## start

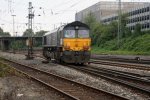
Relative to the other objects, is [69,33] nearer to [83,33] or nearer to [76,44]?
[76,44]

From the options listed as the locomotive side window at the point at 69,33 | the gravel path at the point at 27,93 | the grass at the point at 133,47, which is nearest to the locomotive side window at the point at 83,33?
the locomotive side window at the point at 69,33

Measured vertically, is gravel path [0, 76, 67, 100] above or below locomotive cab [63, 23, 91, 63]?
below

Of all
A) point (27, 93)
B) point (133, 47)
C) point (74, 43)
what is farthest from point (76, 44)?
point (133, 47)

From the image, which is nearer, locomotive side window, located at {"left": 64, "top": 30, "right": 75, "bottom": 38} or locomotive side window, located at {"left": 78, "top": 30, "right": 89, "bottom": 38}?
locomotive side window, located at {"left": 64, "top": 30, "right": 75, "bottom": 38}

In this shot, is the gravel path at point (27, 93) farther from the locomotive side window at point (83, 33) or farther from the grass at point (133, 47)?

## end
## start

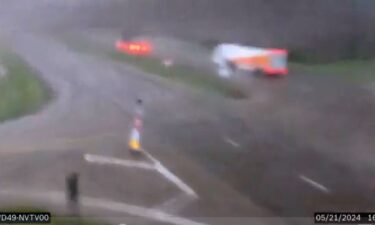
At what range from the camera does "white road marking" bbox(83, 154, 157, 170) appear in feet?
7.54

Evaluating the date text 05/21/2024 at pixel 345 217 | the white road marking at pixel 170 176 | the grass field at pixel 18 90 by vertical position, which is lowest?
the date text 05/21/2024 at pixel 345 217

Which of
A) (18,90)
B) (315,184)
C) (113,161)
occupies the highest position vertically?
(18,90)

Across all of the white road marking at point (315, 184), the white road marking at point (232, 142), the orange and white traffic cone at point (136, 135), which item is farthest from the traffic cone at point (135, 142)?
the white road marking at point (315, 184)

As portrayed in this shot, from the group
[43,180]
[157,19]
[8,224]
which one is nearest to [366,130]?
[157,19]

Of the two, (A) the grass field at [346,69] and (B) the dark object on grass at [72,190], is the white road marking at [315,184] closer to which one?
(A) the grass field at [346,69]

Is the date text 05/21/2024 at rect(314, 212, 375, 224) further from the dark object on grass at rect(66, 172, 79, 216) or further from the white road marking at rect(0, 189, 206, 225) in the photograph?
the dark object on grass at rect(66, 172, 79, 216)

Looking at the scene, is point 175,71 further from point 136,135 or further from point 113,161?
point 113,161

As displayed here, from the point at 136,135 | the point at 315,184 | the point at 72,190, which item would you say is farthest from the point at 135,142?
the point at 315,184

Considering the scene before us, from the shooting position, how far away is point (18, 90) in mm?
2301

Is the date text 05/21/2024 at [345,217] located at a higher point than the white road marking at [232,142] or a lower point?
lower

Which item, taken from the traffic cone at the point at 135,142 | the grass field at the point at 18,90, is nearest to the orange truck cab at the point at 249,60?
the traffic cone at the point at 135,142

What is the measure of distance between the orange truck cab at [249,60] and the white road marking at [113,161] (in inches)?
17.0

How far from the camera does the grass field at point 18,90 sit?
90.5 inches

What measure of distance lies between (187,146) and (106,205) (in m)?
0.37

## end
## start

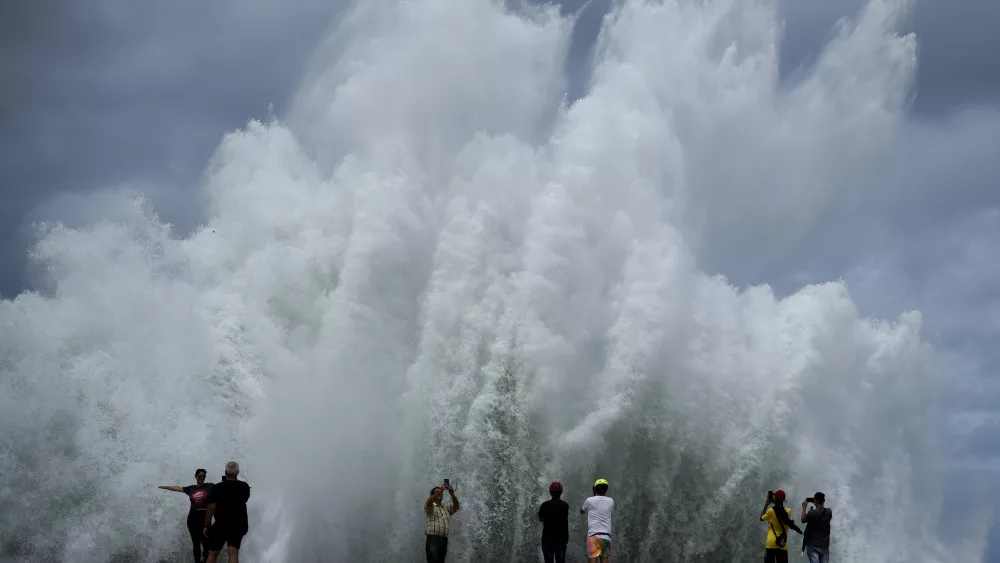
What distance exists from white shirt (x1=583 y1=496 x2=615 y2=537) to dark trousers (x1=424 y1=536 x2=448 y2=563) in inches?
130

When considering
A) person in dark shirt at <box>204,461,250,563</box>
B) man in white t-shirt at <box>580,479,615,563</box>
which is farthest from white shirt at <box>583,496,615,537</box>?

## end

**Goal of the exercise:** Which lines in the entries above contain the word "date"? Show each of those lines in full.

**Output for this task:**
Evaluating the date text 05/21/2024 at pixel 345 217 | the white road marking at pixel 170 176 | the grass field at pixel 18 90 by vertical position, which is lowest?
the date text 05/21/2024 at pixel 345 217
Is the date text 05/21/2024 at rect(314, 212, 375, 224) further from the dark object on grass at rect(66, 172, 79, 216) or further from the white road marking at rect(0, 189, 206, 225) in the photograph?
Is the date text 05/21/2024 at [345,217] located at a higher point than the white road marking at [232,142] or a lower point?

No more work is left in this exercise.